The woman might have reached her conclusion looking inside the van at Bob’s rags. His legs are so long that even with the seat pushed all the way back, his knees hit the door and the middle console. So he puts folded rags between the offending car parts and his knobby knees. He slips another rag under his right elbow and a fourth under his left because the arm rest and console lid are too firm for his bony joints. It’s no wonder the woman at the beach assumed we were compatible.

Weird as surfers are, I learned on our first surf trip together, in Mexico, that they’re not all weird in the same way. Bob was out surfing when I struck up a conversation with an American woman taking pictures from the beach. I was impressed by the length of her lens. She offered to let me look through it but told me I’d have to move fast if her husband caught a wave. There was no telling which would be his best of the day, so he expected her to capture every one of them on film. I left feeling grateful my surfer didn’t have her surfer’s ego. I knew then that Bob’s weirdness just might be compatible with mine.

When we got married a little over a year later, Bob gave me a boogie board for my wedding gift. To some, that might seem weird. To me, it was thoughtful. He didn’t want me to feel left out on our honeymoon.

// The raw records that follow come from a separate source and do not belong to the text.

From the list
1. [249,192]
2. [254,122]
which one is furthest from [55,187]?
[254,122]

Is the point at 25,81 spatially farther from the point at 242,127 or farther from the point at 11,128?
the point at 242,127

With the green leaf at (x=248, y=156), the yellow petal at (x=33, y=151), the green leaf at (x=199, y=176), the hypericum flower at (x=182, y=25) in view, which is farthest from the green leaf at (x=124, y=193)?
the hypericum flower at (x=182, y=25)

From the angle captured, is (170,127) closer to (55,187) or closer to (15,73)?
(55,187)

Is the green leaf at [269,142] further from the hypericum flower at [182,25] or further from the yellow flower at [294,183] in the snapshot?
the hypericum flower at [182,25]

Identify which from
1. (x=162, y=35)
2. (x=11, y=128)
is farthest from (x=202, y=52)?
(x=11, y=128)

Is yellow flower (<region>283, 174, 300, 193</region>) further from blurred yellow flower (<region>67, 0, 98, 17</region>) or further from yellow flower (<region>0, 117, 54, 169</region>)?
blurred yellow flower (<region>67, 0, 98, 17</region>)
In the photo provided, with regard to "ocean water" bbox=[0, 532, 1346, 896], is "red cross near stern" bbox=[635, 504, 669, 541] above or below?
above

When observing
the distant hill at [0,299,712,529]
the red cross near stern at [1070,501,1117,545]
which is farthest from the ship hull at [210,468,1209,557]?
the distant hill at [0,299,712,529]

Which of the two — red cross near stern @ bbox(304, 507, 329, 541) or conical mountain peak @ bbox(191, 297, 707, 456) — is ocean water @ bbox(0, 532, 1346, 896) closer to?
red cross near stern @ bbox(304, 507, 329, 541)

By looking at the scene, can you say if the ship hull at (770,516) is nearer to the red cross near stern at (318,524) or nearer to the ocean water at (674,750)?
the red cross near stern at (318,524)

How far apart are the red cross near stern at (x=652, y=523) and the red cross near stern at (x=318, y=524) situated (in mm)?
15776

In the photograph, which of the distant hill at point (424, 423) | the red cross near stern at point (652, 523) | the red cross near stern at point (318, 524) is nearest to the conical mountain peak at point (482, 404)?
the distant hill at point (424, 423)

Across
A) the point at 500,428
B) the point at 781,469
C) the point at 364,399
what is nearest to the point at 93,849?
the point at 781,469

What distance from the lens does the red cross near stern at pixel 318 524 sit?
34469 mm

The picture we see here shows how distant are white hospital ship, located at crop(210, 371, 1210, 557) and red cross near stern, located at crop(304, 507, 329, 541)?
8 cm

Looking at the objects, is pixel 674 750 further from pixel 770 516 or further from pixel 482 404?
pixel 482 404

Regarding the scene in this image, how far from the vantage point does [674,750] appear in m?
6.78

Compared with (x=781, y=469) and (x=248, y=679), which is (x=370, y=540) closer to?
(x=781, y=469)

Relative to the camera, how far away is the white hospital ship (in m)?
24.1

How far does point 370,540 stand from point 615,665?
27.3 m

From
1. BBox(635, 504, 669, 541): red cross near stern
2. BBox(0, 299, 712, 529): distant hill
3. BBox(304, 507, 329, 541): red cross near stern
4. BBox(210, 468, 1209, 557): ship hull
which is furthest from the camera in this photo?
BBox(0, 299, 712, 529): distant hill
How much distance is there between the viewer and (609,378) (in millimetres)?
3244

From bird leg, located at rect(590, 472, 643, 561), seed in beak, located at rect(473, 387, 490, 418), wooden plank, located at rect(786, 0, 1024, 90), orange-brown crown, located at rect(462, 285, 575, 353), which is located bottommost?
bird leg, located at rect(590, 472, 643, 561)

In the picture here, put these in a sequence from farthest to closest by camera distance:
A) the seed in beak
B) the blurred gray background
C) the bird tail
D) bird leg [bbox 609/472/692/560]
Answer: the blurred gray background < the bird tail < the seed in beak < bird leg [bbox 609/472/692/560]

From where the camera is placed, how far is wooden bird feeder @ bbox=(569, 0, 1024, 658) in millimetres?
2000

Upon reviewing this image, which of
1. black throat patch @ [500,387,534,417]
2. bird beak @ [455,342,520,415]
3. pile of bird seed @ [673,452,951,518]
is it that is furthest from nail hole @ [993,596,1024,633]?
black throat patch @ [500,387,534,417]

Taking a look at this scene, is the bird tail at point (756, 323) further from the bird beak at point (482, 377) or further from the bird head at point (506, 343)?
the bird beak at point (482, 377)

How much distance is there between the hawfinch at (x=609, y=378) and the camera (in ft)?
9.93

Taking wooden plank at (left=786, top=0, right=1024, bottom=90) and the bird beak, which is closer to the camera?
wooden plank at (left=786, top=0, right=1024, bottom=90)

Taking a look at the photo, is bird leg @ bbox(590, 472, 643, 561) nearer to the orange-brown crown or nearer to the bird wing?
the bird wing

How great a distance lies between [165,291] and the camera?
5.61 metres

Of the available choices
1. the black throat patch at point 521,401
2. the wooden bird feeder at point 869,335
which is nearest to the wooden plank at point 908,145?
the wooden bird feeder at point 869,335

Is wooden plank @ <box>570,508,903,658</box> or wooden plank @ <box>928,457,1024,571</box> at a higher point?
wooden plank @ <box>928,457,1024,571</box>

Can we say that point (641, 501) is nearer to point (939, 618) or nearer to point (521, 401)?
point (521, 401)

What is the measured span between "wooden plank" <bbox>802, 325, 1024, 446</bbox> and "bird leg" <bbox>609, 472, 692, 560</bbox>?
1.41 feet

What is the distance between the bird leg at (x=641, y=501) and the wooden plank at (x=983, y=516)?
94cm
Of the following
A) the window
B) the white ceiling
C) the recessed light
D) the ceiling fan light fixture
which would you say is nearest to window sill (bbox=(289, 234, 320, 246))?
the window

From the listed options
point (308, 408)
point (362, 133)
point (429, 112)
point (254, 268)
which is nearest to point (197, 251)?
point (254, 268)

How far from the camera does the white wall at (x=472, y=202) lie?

I wanted to see what Bob thought about this idea of mutual weirdness, so I showed him the Dr. Seuss quote.

First he laughed, so I asked him again what he thought.

“I never thought about it,” he said.

When I persisted, he said, “I’m not that familiar with Dr. Seuss.”

Bob’s better at surfing than expressing opinions, but I wasn’t ready to give up yet.

“Do you think I’m weird?” I asked.


“Do you think you’re weird?”


When I asked why, he said, “Everybody’s weird.”

“So that would mean I’m weird.”

“You can’t say your wife’s weird,” he said.

Sure you can, just like I can say my husband’s weird. Of course I like to think it’s mutual.